Monsieur le président, madame la ministre, madame la rapporteur, madame la présidente de la commission, mes chers collègues, beaucoup de choses ont déjà été dites. Je me contenterai donc de prendre l’exemple de deux personnes à la retraite.
La première personne est un homme, âgé de 60 à 70 ans. Il a connu une carrière continue depuis qu’il a commencé à travailler, il a gravi les échelons dans sa profession, terminé sa carrière et liquidé ses trimestres. Il dispose aujourd’hui d’une pension moyenne de 1 955 euros par mois, soit un niveau de vie supérieur à 25 930 euros.

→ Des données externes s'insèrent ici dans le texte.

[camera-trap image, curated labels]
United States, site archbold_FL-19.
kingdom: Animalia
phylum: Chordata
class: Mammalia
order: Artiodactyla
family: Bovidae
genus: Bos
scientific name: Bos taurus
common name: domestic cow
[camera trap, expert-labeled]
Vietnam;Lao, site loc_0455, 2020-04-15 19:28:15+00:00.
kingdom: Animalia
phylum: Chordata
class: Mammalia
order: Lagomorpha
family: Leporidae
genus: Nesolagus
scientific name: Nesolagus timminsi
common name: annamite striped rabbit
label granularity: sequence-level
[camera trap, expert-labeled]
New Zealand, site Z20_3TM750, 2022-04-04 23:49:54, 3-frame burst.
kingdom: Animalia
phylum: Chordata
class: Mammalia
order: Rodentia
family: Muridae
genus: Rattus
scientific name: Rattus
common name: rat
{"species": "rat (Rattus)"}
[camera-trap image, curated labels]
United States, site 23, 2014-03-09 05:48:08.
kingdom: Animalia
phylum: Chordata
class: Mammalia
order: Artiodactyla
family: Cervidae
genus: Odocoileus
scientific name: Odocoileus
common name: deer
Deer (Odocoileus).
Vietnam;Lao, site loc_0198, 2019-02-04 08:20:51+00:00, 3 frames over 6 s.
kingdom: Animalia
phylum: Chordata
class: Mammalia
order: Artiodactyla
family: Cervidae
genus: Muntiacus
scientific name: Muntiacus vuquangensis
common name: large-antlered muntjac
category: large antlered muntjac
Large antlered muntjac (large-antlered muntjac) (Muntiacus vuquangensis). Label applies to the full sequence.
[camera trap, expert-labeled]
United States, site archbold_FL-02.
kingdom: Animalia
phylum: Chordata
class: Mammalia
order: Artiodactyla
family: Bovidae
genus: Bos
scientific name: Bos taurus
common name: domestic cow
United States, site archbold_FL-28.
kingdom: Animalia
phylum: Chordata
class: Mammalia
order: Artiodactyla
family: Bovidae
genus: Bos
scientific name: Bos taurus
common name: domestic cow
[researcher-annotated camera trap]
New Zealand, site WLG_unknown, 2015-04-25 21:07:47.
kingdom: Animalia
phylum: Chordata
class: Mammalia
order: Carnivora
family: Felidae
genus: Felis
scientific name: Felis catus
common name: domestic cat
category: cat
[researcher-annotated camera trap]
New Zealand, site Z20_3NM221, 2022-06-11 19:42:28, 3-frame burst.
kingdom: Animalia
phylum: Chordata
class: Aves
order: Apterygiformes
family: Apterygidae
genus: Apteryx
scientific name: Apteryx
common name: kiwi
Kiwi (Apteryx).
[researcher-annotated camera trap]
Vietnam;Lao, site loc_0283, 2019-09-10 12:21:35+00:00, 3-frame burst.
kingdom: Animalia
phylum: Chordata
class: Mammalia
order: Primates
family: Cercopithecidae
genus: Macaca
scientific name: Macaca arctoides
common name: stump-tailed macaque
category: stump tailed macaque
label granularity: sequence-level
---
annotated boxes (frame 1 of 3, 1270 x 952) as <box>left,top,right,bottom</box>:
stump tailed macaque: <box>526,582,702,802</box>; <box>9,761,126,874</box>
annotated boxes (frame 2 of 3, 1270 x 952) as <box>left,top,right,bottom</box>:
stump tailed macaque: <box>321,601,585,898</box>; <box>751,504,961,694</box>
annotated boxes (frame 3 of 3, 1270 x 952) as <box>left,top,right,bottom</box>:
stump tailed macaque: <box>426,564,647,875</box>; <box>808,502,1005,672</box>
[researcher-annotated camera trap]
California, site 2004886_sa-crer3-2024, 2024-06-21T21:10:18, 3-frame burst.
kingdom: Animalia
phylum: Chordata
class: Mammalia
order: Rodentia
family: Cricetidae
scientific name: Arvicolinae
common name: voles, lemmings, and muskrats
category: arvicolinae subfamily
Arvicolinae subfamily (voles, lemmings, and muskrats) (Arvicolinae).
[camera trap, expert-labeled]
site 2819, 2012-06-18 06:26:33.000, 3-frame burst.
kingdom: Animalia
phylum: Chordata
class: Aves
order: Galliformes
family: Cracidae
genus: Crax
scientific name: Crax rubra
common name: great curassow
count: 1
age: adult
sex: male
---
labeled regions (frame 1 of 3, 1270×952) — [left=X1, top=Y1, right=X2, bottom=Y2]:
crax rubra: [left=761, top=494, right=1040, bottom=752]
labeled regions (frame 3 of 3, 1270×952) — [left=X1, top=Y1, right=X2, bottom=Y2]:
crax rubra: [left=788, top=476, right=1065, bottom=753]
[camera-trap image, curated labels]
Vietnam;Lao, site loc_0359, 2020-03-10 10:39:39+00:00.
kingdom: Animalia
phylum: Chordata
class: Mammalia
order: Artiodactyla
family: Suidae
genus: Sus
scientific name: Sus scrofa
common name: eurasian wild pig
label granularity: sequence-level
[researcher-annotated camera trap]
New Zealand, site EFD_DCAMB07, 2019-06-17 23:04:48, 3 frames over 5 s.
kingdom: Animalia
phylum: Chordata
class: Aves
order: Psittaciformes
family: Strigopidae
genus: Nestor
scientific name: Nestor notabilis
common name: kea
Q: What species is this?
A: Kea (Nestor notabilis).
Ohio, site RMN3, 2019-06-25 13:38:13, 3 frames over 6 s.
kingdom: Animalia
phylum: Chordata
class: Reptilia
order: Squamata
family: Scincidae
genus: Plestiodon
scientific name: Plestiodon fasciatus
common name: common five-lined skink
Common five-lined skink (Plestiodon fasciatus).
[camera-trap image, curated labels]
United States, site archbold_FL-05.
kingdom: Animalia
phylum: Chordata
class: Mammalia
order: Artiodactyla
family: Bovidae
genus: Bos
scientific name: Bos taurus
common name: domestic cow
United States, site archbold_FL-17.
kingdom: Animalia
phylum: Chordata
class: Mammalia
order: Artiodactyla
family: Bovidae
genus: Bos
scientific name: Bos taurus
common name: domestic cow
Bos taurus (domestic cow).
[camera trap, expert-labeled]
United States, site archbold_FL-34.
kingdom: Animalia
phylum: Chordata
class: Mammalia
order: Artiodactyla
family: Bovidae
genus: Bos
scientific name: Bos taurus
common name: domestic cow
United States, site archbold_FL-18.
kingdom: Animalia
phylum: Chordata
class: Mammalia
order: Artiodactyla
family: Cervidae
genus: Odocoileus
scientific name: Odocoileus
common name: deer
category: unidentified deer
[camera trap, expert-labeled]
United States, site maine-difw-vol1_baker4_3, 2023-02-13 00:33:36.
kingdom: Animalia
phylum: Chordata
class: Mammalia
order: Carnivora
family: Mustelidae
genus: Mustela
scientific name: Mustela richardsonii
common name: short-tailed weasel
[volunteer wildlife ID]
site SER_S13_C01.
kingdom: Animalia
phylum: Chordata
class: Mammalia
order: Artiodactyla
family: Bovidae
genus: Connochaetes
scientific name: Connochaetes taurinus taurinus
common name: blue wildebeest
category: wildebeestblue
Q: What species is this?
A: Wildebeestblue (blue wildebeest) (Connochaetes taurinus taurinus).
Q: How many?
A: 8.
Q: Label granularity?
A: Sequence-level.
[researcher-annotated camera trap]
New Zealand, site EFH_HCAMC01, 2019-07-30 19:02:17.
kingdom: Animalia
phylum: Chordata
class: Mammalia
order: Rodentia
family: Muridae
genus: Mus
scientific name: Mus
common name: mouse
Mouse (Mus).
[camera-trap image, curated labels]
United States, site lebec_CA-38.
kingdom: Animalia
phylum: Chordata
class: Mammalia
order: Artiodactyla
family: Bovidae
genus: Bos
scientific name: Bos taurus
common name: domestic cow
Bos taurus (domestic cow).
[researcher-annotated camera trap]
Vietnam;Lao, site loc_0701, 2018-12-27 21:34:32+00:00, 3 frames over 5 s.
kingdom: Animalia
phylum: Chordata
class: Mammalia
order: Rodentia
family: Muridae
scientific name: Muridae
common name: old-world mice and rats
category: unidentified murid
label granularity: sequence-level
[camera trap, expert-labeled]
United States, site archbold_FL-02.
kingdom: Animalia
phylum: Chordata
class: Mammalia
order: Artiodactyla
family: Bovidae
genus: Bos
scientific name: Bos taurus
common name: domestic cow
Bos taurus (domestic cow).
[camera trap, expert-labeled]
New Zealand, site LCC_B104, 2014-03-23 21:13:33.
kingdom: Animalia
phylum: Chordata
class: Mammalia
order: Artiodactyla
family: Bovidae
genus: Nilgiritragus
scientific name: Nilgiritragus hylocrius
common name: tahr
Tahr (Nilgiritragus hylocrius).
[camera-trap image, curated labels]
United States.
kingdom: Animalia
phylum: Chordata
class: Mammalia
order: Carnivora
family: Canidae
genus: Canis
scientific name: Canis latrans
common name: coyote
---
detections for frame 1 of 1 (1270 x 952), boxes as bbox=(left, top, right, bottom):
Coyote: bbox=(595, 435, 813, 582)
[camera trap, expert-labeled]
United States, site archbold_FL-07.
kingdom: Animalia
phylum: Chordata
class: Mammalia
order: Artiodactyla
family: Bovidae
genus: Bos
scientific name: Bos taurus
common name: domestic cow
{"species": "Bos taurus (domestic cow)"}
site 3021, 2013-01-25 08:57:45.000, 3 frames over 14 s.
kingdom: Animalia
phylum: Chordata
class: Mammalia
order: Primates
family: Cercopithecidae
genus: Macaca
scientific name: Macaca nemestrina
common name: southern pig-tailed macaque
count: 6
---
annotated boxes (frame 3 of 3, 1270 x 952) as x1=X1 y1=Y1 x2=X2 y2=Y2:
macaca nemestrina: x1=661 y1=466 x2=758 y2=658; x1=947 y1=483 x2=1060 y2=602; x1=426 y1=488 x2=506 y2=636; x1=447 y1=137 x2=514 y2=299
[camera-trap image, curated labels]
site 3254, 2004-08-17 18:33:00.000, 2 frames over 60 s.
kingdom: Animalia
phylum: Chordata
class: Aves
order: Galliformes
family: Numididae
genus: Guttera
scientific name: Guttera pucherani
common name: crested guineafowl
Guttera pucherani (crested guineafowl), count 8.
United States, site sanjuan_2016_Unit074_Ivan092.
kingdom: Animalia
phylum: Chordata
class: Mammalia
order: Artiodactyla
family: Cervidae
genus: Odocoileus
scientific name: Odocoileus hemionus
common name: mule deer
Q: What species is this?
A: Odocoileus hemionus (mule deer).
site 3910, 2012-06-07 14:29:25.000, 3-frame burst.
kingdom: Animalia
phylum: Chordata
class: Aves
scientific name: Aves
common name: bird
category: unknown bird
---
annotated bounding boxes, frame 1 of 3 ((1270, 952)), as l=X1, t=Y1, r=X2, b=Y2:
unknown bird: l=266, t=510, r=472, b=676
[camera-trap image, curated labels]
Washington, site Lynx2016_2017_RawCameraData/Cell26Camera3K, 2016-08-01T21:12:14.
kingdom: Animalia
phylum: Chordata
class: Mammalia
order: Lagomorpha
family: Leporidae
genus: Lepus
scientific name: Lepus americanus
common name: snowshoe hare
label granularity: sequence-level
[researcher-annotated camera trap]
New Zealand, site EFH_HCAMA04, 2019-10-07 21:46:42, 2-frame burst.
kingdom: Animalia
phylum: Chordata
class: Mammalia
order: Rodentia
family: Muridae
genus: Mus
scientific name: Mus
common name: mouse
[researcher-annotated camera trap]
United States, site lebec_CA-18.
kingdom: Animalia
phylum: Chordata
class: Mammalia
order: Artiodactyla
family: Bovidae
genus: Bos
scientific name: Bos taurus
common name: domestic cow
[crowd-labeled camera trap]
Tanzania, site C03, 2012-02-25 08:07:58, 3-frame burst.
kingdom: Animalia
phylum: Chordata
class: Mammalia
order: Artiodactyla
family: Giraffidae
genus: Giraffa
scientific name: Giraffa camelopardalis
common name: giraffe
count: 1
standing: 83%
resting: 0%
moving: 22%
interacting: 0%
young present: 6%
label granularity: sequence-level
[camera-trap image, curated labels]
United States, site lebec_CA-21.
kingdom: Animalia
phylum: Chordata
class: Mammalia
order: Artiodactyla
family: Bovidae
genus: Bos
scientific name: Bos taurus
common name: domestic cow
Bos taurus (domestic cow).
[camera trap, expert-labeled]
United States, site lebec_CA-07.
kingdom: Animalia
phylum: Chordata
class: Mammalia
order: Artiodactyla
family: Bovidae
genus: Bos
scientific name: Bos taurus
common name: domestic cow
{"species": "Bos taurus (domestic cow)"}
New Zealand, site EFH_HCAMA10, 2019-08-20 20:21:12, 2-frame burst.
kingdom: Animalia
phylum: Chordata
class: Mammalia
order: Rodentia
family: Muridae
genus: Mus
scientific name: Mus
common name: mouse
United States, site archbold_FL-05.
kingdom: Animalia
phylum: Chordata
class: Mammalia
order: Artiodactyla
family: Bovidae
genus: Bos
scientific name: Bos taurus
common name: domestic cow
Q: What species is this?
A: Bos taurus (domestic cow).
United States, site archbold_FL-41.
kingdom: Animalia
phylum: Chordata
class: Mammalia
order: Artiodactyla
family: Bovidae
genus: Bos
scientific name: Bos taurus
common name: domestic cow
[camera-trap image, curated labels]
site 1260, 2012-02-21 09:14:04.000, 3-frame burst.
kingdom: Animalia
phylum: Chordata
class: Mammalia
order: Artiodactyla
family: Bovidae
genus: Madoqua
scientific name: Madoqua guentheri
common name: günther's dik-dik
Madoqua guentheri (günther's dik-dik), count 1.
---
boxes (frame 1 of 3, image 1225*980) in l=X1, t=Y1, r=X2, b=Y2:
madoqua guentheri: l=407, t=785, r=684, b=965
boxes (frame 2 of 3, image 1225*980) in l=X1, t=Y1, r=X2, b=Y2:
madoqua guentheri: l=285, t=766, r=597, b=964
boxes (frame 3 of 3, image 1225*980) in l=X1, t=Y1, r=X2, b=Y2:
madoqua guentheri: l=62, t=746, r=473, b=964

Il se situe, pour reprendre les termes de nos statisticiens, dans le quatrième quartile en termes de niveau de vie, soit le plus élevé. M. Watrin résume la situation en un mot : c’est un cadre. Il a raison.
La seconde personne est une femme. Elle a plus de 65 ans et a atteint l’âge de la retraite bien qu’elle n’ait pas liquidé tous ses trimestres. Pourquoi ? Parce que, comme beaucoup de femmes, elle a eu une carrière incomplète ; elle a parfois aidé son mari agriculteur, par exemple, sans avoir pu bénéficier du statut de conjoint exploitant. Elle a eu des enfants et a travaillé un temps comme salariée à temps partiel. Sa petite retraite ne lui permettant pas d’atteindre un niveau de vie suffisant, elle bénéficie aujourd’hui du niveau maximal de l’allocation de solidarité aux personnes âgées, soit 777 euros par mois.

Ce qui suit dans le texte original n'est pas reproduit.